Was die allgemeine Verbreitung betrifft, gibt es demnach verblüffende Ähnlichkeiten zwischen dem Gelschinken und Analogkäse. Das belegen auch Untersuchungen in Supermärkten, bei denen die Schinken-Imitate etwa auf Tiefkühlpizzen oder in Nudelspezialitäten gefunden wurden.
Politiker machen ernst
Längst haben die Behörden – auch auf Vorschlag von Verbraucherschützern – zu drastischen Maßnahmen gegriffen, um das Problem in den Griff zu bekommen. So wird in Hessen jeder Gastwirt oder Restaurantbesitzer namentlich im Internet veröffentlicht, wenn er zum zweiten Mal mit Schinken- oder Käseimitaten in den Speisen ohne entsprechende Kennzeichnung auffällt.
„Wir machen Ernst, denn es handelt sich hierbei nicht um ein Kavaliersdelikt. Wer Mogelschinken ohne ausreichende Kennzeichnung in Verkehr bringt, begeht zumindest eine Ordnungswidrigkeit. Bei nachgewiesenem Vorsatz liegt sogar eine Straftat vor“, nennt Weinmeister drohende Konsequenzen.

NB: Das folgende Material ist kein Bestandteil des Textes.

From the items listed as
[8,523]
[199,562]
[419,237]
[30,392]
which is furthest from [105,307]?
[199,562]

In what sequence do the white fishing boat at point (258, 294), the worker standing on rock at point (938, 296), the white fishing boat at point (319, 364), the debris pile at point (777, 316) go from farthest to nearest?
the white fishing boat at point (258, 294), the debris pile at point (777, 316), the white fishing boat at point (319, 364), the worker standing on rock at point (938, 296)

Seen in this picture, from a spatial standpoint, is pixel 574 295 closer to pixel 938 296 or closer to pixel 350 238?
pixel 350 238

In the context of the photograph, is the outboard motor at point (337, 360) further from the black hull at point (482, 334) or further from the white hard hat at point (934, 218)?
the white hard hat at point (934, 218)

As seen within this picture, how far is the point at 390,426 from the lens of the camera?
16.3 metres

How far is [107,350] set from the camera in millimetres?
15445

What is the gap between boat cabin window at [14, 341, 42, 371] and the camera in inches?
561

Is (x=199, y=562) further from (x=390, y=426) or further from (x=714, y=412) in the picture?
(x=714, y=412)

Ein Kleber für „Fleisch-Puzzle“
Seine Hausaufgaben gemacht hat zudem wie es scheint auch das Europa-Parlament. Denn dieses lehnte die Zulassung von Thrombin als Lebensmittelzusatzstoff mit knapper Mehrheit ab. Das Enzym von Schweinen oder Rindern wird ebenfalls dazu verwendet, wertlose Fleischreste zu einem zumindest optisch einheitlichen Fleischprodukt zusammen zu basteln. Nach Ansicht der Parlamentsabgeordneten können solche „Fleisch-Puzzles“ eine Irreführung der Verbraucher darstellen. Damit ist entsprechender Vorschlag der EU-Kommission bis auf Weiteres auf Eis gelegt.
Keimbefall droht
„Die Verbraucher in Europa sollten darauf vertrauen können, dass sie ein echtes Steak oder einen echten Schinken kaufen und nicht Fleischstücke, die zusammengeklebt wurden“, so der Vorsitzende des Umweltausschusses, Jo Leinen (SPD). Hinzu kommt, dass aus Sicht der Parlamentarier auch massive Gesundheitsgefahren drohen. So ist das Klebe-Fleisch besonders anfällig für krankheitserregende Mikroben. Grund: Das Zusammenfügen wird in kaltem Zustand, ohne Zugabe von Salz und ohne eine anschließende Erhitzung durchgeführt. Daher kann nach Angaben der Abgeordneten die Sicherheit des Endprodukts nicht garantiert werden.
Trotz der Erfolge beim Verbraucherschutz bleiben zumindest zwei Fragen offen: Sind Analog-Käse und Klebe-Schinken Einzelfälle? Oder stimmt bei uns etwas grundsätzlich nicht in der Lebensmittelbranche?